DOSSIER : Sécurité sociale, hôpitaux, santé : les réformes de l’austérité

L’hôpital Européen Georges Pompidou (HEGP) : Chronique d’une restructuration annoncée… mais non achevée

Mis en ligne le 1er décembre 1999 Convergences Entreprises

La presse s’est surtout fait l’écho des problèmes rencontrés lors de la construction de ce « vaisseau » qu’est le nouvel hôpital du 15e arrondissement de Paris, l’HEGP, et d’un certain gâchis. C’est ainsi qu’il a fallu casser des murs pour faire rentrer certains appareils, que les portes des chambres sont trop étroites pour les lits prévus pour transporter les malades. Un gâchis qui n’en est pas un pour tout le monde : bien des entreprises se sont enrichies dans l’affaire.

En revanche, la presse s’est bien gardée de parler de l’avenir du personnel.

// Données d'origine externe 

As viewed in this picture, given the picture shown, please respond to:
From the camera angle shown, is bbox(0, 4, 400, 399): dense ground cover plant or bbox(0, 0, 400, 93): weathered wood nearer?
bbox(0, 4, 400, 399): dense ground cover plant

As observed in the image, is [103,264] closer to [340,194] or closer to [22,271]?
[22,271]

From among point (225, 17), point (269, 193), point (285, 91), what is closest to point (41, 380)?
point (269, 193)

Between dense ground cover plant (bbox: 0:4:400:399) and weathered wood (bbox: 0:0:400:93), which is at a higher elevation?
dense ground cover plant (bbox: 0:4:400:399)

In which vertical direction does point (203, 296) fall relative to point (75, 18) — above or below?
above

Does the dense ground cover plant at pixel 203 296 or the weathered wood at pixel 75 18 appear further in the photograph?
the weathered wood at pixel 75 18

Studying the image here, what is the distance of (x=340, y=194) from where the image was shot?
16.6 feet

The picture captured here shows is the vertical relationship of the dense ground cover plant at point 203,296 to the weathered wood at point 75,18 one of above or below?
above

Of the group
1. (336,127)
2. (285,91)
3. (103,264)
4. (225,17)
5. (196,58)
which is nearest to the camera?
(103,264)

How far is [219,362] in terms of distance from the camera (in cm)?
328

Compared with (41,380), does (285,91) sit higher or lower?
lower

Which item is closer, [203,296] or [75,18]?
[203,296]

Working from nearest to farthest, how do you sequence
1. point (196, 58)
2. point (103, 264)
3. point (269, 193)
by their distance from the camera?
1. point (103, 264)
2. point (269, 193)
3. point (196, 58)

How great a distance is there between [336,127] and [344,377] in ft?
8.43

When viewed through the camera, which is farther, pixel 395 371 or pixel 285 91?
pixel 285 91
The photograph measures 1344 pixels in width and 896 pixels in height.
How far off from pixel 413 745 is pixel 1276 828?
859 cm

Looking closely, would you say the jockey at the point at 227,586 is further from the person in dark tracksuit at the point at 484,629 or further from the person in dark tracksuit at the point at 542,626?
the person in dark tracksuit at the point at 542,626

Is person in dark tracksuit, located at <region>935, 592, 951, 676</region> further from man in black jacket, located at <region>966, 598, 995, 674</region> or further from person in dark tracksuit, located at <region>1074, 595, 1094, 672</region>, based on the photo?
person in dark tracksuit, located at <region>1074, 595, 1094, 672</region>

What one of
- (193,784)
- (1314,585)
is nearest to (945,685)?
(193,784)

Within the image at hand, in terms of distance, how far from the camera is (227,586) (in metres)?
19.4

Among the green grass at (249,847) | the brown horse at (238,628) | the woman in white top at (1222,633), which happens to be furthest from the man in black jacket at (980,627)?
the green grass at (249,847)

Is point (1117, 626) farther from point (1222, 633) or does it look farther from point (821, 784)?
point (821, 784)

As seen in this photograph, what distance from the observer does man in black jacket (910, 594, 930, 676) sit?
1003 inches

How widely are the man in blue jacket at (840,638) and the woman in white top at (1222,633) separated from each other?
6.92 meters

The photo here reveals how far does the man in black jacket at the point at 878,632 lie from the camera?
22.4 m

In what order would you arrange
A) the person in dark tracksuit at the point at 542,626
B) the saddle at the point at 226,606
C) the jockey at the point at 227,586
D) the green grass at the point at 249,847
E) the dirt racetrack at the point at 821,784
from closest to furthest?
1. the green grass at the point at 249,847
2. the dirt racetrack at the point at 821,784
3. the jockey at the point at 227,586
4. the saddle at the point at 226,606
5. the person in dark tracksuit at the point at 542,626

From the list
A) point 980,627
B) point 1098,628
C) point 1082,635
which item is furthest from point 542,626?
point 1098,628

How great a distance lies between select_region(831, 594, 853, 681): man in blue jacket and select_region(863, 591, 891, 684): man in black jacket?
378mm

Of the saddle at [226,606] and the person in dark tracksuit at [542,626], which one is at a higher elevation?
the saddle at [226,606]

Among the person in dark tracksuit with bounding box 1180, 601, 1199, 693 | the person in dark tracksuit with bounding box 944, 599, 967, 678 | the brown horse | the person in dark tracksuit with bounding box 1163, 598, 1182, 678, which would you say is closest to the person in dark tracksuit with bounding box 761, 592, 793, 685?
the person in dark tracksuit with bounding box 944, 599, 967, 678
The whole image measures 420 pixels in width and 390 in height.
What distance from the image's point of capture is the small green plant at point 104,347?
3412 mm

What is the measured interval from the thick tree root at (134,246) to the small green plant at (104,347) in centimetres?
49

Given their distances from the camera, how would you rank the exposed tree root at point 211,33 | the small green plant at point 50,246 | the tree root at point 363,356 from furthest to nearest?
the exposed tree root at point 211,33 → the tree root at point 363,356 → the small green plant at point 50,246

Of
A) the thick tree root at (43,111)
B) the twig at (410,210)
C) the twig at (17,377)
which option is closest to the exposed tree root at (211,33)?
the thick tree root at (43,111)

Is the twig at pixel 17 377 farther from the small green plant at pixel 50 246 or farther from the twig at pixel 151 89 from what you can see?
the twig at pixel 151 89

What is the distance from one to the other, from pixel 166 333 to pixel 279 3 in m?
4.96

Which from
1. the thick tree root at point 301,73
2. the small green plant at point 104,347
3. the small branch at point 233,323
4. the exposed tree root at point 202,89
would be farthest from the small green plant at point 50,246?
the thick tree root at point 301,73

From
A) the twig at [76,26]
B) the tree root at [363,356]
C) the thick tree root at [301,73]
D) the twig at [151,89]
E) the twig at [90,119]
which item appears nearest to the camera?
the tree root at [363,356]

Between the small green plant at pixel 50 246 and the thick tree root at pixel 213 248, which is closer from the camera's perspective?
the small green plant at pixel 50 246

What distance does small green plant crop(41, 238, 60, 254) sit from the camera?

Car la fermeture des hôpitaux Broussais, Boucicaut et Laënnec (BBL) signifie d’abord fermeture de lits et suppressions de postes. Ce sont plus de 400 lits fermés ainsi sur les 1200 répartis sur ces trois hôpitaux, et près de 900 emplois supprimés, sur plus de 3000. Les conditions de travail du personnel à l’HEGP s’annoncent dures, non seulement du fait du manque évident de personnel mais aussi des nouveaux horaires imposés. Le personnel de jour travaillera en grande équipe, c’est-à-dire parfois du matin, parfois de l’après-midi. Sans compter la polyvalence exigée, qui amènera chacun à aller remplacer les collègues absents, quel que soit leur service.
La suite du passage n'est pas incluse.